Testo proposto
È stato un lavoro totalizzante e ho cercato di curarlo in ogni dettaglio. Gran parte della realizzazione pratica, come hai detto, è stata portata avanti da me soltanto, anche se non smetterò mai di ringraziare persone come il compositore Ugo Altamore (che ho fatto veramente dannare) per la sua incredibile colonna sonora. Spesso però mi accorgo di come questo portare avanti tutto quasi da solo, per quanto possa essere faticoso, renda l’esperienza finale unica. Ci tengo a precisare che questo film amatoriale è stato realizzato a fondo zero e sono rimasto molto contento nel notare che molte persone abbiano visto anche un prodotto artistico e di valore, oltreché un film fatto da ragazzi. Ho ricevuto molti complimenti e feedback argomentati e questo mi dimostra che il messaggio è arrivato. Insomma, non potrei essere più felice di com’è andata.

Al netto dell’imprevedibilità del futuro, se dovessi immaginarti fra una ventina d’anni, e dovessi pensare al ruolo che questo film ha avuto per te, cosa diresti?
Di certo il film non ha attivato nulla dal punto di vista della passione. La passione per il cinema è fissazione innata, congenita, che ho sempre avuto e che non è certo conseguenza (quanto piuttosto causa) di Giulia ascoltando. Il ruolo del film, se mai, è fondamentale da un punto di vista tecnico: sono molto più consapevole di molte cose e soprattutto ho acquisito una certa sicurezza nell’esecuzione tecnica del lavoro. Avendo avuto una realizzazione di così ampia durata, è stata un’esperienza che mi ha coinvolto e mi ha costretto a rimettermi in gioco moltissime volte, sia umanamente sia tecnicamente. Ci sono stati momenti di abbandono in cui pensavo che avrei dovuto interrompere tutto e invece alla fine sono riuscito in qualche modo a raccogliere le risorse rimanenti e darmi da fare.

I due protagonisti del film, Giulia e Tommaso, differiscono molto dalle due persone che lo interpretano (Carola Maxenti e Gian Piero De Filippi): cosa diresti su questo scarto fra la persona e il personaggio?
Tommaso è un inetto che cerca in tutti i modi di darsi delle arie, che prova ad atteggiarsi da intellettuale pur rimanendo un inetto; Gian Piero è una persona che disprezza l’intellettualismo e non riconosce validità alla parola “intellettuale”. Differentemente dal suo personaggio, Gian Piero sa essere molto pragmatico in ogni cosa che fa; questo si nota del resto anche nel film, con uno studio molto approfondito della corporeità e della vocalità.
Per quanto riguarda Carola Maxenti, la ragazza che interpretava Giulia, lei è sostanzialmente l’opposto del suo personaggio.

Inevitabilmente, quando si confezionano prodotti artistici e si è giovani, si parte — anche solo inconsciamente — da modelli e punti di riferimento, per poi provare ad andare oltre. Quali sono stati i tuoi?

I dati
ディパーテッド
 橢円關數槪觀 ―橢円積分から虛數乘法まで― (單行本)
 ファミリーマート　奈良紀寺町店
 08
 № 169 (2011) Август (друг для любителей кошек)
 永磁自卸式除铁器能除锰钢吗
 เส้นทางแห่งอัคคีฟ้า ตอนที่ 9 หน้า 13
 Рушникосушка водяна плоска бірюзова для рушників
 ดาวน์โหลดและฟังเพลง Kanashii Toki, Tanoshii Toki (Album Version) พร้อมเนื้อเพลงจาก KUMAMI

Consegna
Scrivi il seguito dell'intervista sul film amatoriale «Giulia ascoltando», riprendendo subito dopo l'ultima domanda.

Esercizio svolto
Anche se in Giulia ascoltando si respira molto poco la sua aria, il modello principale, per me molto forte, è Federico Fellini. Ciononostante, in questo film ho cercato di essere il più personale possibile, e di non cadere nell’emulazione. Del resto, se non ci fosse stata un’idea forte (e mia), dubito che il lavoro si sarebbe protratto per tre anni come poi è effettivamente successo. Anche se i miei punti di partenza sono Fellini e Nanni Moretti, e se il mio collaboratore creativo (Gian Piero De Filippi, N.d.R.) ritrova qualche atmosfera di Paolo Virzì, direi che l’influenza è minima.

Come sai, su Bottega di idee c’è una rubrica che tengo io in cui connetto episodi di vita quotidiana a singoli elementi di film. I primi due che ho trattato sono stati Joker Martin Eden. Hai voglia di spendere qualche parola su questo?
Personalmente trovo che, a livello narrativo, alcune cose di Joker non reggano: non capisco questa semplificazione riguardo alla società né trovo molto logico il suo rapporto con il mondo. Ciò detto, e specificato quindi che non lo trovo certo un capolavoro, non credo nemmeno sia un film da buttare, anche per il solo fatto che porta molta gente nelle sale. Di Martin Eden ho apprezzato la grande interpretazione di Marinelli, come ho molto apprezzato di ambientare la storia nella realtà di Napoli, così ben conosciuta dal suo autore. Nel finale, personalmente, ho visto molto Carmelo Bene, e l’ho trovato, complessivamente, un bellissimo film. Per quanto riguarda la rubrica e il tuo articolo che ho letto con molto interesse, ho apprezzato sia il fatto che non ti sia posto come critico sia che tu riesca a parlare di determinati film mescolandoli con la tua esperienza, che peraltro porta molto al di là del significato dei singoli film.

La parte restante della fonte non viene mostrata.